_What the task asks:_ Leave the pictures out, and transcribe the material below exactly from the line with "Lone monolithic giant" to the line with "Deron Williams reacts", both lines included.
= Beginning of Section =
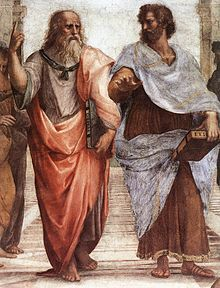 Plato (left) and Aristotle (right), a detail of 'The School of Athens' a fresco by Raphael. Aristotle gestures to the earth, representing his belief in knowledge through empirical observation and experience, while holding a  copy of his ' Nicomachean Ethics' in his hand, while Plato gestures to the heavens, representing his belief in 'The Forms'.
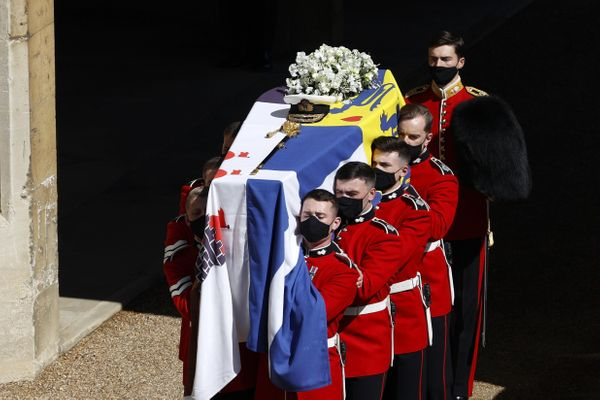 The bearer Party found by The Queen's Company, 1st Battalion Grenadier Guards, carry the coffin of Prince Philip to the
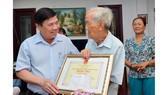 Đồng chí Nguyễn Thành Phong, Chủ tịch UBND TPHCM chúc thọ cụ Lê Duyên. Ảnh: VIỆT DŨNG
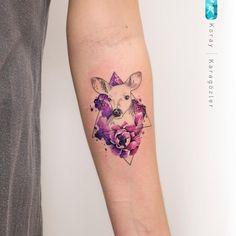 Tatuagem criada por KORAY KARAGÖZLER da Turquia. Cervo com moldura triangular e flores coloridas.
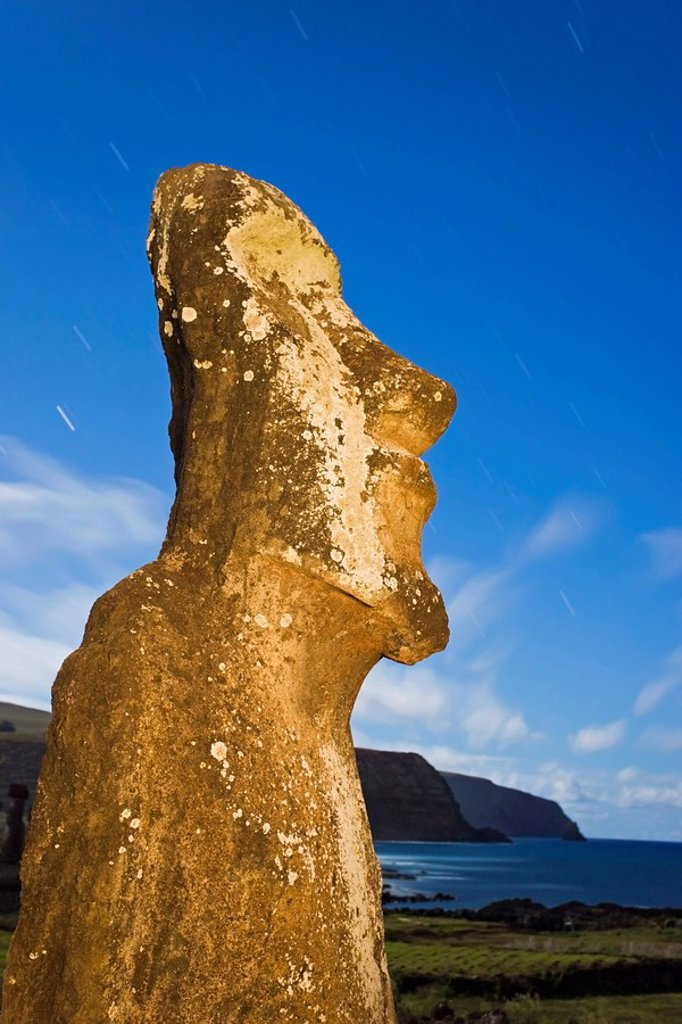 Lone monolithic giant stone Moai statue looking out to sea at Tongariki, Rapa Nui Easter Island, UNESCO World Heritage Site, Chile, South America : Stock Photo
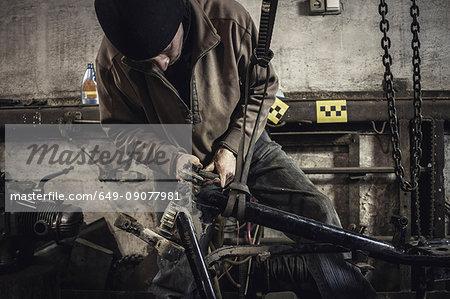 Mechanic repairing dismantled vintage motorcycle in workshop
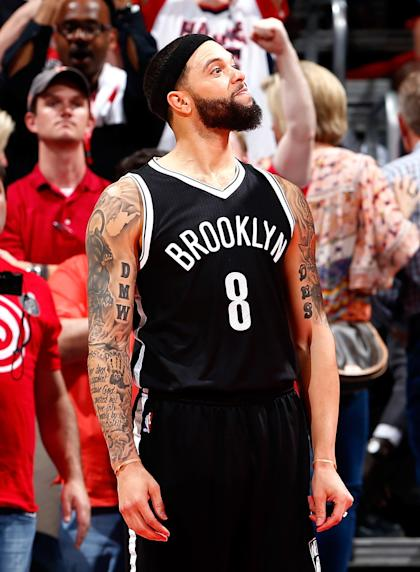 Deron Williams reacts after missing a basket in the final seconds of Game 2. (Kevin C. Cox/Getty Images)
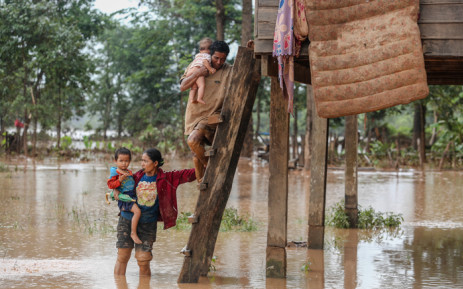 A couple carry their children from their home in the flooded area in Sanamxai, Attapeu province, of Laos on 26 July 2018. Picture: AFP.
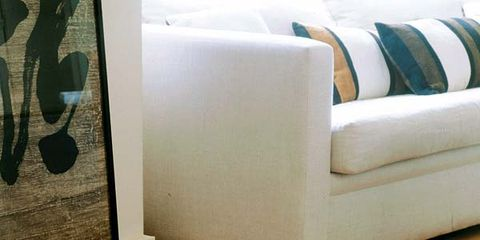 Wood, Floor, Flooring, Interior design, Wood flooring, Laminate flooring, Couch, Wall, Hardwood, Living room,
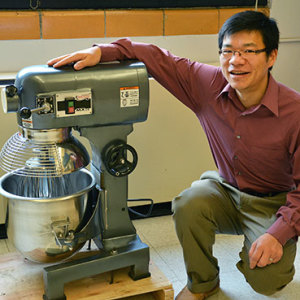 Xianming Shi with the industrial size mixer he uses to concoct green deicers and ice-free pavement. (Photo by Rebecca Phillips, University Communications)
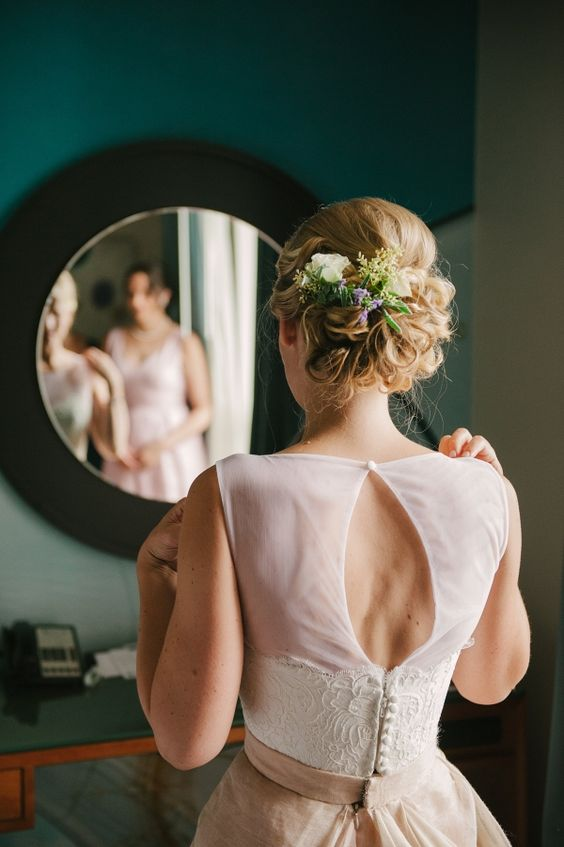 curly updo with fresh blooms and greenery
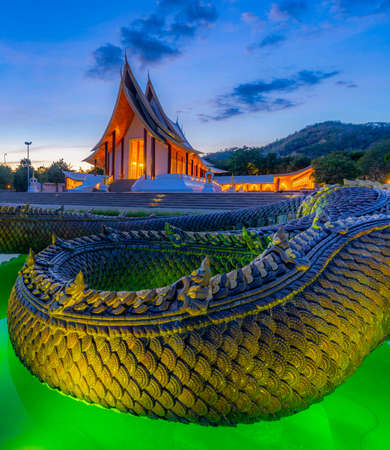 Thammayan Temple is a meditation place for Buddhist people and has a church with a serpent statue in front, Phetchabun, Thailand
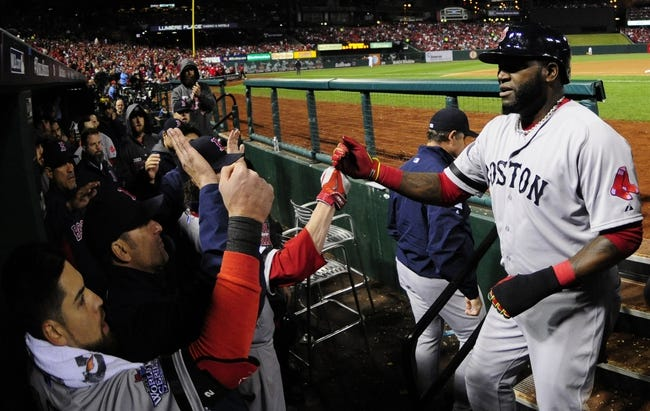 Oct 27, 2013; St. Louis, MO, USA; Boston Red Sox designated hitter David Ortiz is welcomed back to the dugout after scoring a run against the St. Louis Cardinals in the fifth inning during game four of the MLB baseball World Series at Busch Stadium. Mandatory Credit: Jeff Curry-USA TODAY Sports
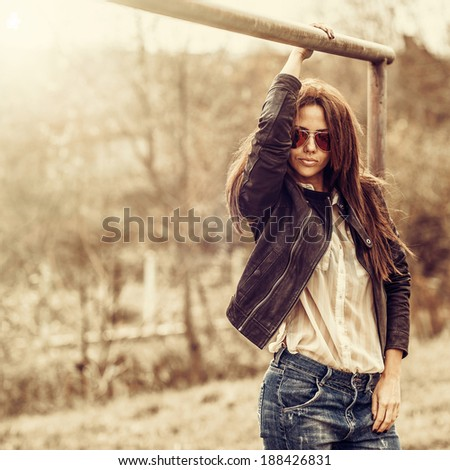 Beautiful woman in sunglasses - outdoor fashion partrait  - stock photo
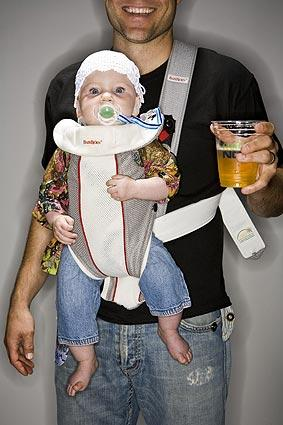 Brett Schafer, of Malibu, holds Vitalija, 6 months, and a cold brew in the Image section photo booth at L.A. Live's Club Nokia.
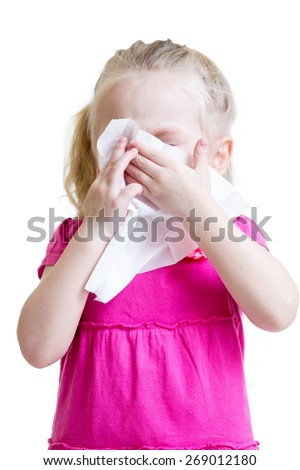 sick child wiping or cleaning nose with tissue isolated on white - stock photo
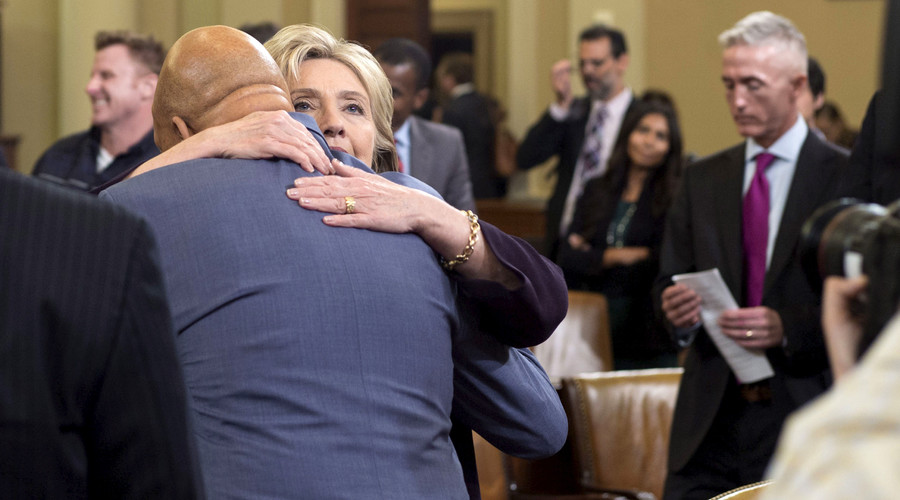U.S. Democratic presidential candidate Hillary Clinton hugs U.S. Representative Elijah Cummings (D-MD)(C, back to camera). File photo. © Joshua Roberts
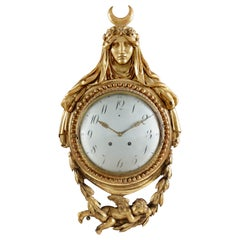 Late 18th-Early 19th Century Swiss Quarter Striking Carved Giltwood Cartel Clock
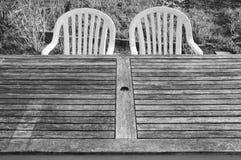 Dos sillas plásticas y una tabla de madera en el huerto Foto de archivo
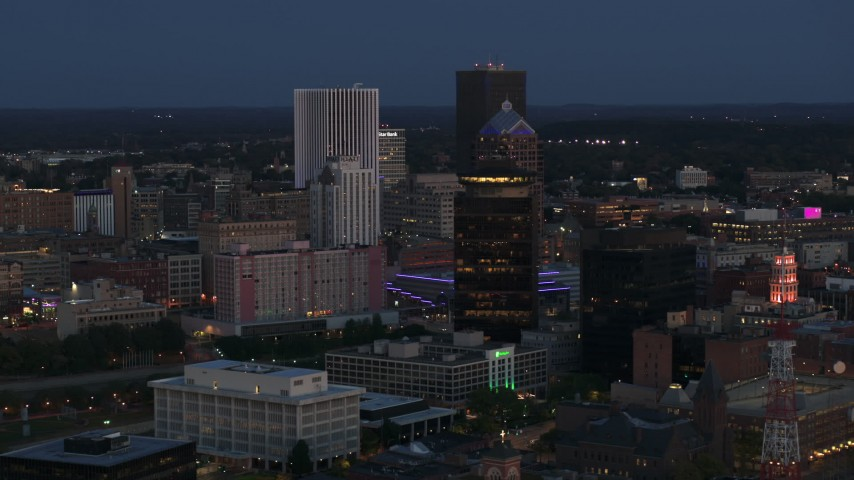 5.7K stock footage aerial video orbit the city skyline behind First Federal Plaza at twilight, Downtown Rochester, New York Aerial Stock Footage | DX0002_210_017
= End of Section =
_Completed exercise:_
 Lone monolithic giant stone Moai statue looking out to sea at Tongariki, Rapa Nui Easter Island, UNESCO World Heritage Site, Chile, South America : Stock Photo
 Mechanic repairing dismantled vintage motorcycle in workshop
 Deron Williams reacts after missing a basket in the final seconds of Game 2. (Kevin C. Cox/Getty Images)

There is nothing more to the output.